§ **TEXT SECTION**:
--------------------------------
Re: Fwd: Re: Digital Island sponsors DoS attempt
Until there are standards and technology available to push subscriber policy to the edge of the network and beyond, the subscriber has explicitly accepted the overall terms and conditions by which the service is to be provided.
no. i do not agree to receive a smurf attack, no matter whether my contract with a nexthop fails to require them to prevent it from reaching me.
I am assuming in this discussion that when you refer to "benefit", you are in fact refering to "financial benefit".
no, there's no known financial benefit to smurfing me, but the entities who direct such attacks have positive motivation of some kind for doing so -- and i assure you that this benefit to them, whatever it is, is far greater than the benefit to me (which would have to be expressed in negative terms.)
another test for "welcome" is "if everybody did this, would the recipient be injured?"
An interesting hypothesis, but it is seldom the case that the sender of traffic knows the details of the recipients infrastructure.
i think it's reasonable for a smurfer to know that my infrastructure cannot tolerate multiplicitous input streams from tens of thousands of sources. just as a spammer can indeed know, without doubt, that if millions of senders, all at once, decided to send me unsolicited nonpersonal e-mail, that my inbox would not hold up well. no specific knowledge is required in those cases. in those cases and in other cases where specific knowledge of my infrastructure is not necessary to determine that the traffic would be "not welcome", then it ought not be sent.
smurf, ddos in general, and spam also classify well by this criteria. it
Smurf and DDOS attacks are precisely that - attacks. They are intentionally initiated for the purpose of disrupting infrastructure or service. They are illegal.
in some places, they are illegal. in all places, they are "unwelcome." since a sender of this (or any) traffic may not know the laws in force at the place where the recipient host resides, the broader standard of "unwelcome" is more widely applicable than the narrow standard of "illegal." of course, illegal things ought also not be done. but that'd be a new thread.
On Fri, 26 Oct 2001, Paul A Vixie wrote:
no. i do not agree to receive a smurf attack, no matter whether my contract with a nexthop fails to require them to prevent it from reaching me.
This is true, you do not explicitly agree to recieve the smurf. You do however, agree to pay for it, because more generally it is "traffic" and not "smurf traffic". This lack of distinction enables a) the sender to send the smurf b) you to recieve it, which you have agreed to pay for. So, until your next-hop agreement DOES enforce service requirements expect to get smurfs, spam, and all matter of other undesirables. (We are of course, ignoring the fact that this is an "attack" not a "request" or a "probe", or some other form of well intentioned traffic.)
no, there's no known financial benefit to smurfing me, but the entities who direct such attacks have positive motivation of some kind for doing so -- and i assure you that this benefit to them, whatever it is, is far greater than the benefit to me (which would have to be expressed in negative terms.)
--------------------------------
§ **SUPPLIED MATERIAL**:
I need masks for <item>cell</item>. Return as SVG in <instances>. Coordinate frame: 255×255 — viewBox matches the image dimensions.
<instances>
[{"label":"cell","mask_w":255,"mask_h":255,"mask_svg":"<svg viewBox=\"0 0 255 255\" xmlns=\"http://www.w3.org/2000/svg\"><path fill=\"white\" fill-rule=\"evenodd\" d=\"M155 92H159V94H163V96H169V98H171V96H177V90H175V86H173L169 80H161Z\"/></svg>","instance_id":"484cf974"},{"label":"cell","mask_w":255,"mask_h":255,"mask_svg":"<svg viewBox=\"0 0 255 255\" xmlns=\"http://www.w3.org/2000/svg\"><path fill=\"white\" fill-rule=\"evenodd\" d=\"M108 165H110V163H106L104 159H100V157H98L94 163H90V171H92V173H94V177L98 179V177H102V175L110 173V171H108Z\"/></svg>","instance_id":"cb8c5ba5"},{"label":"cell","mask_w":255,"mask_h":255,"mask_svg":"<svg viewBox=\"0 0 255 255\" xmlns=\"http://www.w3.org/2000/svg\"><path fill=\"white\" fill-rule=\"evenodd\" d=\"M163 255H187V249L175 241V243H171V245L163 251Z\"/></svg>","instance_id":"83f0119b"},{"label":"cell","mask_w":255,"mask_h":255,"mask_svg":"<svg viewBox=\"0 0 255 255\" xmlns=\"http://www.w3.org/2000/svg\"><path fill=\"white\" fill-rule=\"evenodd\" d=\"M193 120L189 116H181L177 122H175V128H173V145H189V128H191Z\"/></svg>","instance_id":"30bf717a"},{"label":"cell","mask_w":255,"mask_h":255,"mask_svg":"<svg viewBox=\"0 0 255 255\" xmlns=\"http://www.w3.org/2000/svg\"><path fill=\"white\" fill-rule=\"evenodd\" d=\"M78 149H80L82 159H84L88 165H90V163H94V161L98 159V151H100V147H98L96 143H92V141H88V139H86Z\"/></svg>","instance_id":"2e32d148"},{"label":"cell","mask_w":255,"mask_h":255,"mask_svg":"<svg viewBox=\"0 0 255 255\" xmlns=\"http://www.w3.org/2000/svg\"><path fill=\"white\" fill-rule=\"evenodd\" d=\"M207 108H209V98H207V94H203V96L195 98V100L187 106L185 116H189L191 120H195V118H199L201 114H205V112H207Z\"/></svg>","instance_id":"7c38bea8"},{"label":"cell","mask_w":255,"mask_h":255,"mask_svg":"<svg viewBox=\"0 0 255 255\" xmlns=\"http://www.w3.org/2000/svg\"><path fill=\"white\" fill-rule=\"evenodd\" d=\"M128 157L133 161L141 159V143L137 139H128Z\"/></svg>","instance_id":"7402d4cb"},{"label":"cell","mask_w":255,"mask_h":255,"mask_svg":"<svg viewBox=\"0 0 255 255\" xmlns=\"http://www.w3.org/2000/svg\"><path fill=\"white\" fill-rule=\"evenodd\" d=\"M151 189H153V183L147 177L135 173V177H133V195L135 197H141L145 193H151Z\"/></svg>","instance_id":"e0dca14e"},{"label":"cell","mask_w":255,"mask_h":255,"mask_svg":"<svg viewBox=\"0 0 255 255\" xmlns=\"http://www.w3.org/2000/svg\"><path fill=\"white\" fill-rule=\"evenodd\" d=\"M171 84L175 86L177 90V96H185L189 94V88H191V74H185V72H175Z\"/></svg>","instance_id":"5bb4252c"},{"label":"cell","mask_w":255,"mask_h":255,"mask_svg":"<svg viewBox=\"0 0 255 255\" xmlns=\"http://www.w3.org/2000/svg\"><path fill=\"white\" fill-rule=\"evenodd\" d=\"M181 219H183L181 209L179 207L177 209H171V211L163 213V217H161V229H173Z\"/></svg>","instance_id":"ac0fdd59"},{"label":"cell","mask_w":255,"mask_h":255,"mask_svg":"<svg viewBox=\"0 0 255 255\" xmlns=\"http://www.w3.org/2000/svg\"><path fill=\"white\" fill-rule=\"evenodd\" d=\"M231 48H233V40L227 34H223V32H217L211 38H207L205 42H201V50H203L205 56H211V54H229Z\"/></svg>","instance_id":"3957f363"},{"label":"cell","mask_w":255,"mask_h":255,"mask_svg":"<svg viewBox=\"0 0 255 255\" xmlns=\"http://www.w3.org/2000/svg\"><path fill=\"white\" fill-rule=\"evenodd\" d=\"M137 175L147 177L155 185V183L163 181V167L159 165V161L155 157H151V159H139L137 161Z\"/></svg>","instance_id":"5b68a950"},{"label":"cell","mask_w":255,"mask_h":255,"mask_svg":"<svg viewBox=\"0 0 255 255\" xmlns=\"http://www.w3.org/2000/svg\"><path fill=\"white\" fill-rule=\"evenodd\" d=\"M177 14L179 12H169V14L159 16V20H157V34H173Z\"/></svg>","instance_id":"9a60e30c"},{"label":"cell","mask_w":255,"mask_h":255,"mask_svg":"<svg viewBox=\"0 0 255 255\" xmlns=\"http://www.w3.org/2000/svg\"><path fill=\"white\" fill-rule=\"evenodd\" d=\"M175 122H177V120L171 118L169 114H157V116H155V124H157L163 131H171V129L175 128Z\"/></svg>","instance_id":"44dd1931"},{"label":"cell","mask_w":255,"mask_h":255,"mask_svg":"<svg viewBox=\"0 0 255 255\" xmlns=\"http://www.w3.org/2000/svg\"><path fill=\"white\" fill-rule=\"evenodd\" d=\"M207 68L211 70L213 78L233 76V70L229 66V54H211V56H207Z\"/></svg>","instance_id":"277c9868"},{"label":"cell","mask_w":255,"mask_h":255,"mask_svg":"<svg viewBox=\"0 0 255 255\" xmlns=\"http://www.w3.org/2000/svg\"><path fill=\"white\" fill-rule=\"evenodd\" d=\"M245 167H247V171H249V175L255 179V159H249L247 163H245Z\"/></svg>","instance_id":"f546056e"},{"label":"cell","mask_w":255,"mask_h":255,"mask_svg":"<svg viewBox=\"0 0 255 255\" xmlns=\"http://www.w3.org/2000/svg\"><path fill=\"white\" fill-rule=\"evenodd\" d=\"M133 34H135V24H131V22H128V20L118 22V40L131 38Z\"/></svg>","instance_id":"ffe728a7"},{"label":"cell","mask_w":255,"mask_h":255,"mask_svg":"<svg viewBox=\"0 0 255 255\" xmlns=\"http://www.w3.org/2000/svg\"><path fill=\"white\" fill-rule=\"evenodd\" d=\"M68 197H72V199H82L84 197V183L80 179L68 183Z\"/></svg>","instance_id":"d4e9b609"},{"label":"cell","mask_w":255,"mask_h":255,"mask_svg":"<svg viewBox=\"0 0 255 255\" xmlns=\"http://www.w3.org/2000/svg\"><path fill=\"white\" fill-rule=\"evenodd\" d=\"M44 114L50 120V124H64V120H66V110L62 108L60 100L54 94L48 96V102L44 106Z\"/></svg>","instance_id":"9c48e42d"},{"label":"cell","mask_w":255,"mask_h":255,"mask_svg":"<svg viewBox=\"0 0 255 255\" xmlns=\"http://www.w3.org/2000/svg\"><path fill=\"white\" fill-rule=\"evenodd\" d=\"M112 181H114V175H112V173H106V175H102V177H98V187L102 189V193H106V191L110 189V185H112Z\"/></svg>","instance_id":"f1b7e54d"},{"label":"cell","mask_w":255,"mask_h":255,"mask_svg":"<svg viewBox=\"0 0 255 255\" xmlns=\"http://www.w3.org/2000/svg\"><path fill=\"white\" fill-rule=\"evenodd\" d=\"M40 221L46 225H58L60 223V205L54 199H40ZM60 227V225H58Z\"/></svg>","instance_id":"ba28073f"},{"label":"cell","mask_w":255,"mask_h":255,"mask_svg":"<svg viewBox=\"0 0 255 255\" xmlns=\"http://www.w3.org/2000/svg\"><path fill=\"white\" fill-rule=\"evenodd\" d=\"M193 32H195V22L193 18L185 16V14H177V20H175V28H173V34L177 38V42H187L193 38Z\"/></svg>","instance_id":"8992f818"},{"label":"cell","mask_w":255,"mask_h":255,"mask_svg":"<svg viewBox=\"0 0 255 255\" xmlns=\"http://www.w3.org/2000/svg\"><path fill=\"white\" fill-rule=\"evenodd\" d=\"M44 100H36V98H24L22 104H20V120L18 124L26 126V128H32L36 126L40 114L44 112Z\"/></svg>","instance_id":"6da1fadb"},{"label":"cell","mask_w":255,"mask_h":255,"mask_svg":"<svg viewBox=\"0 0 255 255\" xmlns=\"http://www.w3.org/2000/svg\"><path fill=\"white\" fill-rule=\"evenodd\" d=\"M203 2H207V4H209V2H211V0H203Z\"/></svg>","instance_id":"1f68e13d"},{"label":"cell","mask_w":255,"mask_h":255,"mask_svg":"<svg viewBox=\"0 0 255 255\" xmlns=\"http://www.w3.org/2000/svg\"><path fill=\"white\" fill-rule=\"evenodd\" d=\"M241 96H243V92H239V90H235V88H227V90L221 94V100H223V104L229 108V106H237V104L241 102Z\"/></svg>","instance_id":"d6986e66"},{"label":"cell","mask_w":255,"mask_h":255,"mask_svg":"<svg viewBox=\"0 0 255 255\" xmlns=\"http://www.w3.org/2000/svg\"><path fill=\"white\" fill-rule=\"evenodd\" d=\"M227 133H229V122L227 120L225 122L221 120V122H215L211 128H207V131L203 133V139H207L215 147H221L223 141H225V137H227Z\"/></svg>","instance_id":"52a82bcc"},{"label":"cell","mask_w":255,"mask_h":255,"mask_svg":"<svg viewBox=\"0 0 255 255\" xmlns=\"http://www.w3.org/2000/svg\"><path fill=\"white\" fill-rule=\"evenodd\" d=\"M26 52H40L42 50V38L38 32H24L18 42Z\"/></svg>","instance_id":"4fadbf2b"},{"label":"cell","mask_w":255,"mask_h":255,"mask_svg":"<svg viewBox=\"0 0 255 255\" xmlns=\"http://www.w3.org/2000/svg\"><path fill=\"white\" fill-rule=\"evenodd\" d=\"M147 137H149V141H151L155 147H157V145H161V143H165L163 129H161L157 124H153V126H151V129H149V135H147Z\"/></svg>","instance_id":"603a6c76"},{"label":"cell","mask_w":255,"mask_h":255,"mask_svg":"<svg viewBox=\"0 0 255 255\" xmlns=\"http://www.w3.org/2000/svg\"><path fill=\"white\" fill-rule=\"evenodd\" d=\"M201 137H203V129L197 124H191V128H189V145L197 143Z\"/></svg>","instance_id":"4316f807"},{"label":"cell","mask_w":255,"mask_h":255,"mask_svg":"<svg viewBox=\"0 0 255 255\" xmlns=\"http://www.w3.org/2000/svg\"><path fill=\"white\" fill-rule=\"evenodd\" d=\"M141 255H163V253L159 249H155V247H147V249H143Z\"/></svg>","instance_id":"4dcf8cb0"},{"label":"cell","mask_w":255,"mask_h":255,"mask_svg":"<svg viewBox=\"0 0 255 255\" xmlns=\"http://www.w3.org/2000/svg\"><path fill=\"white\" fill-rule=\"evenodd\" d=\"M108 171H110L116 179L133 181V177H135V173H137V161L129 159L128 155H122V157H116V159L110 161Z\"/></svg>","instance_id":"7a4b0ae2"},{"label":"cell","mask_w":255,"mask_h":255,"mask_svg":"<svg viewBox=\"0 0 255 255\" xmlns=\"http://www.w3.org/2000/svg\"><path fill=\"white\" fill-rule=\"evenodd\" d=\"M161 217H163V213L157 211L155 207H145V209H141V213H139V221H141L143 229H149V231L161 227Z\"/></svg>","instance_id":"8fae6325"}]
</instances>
--------------------------------
In the mailing-list thread above, list every claim the sentences beginning "Smurf and DDOS attacks are precisely that" make about those attacks.

- They are attacks.
- They are intentionally initiated for the purpose of disrupting infrastructure or service.
- They are illegal.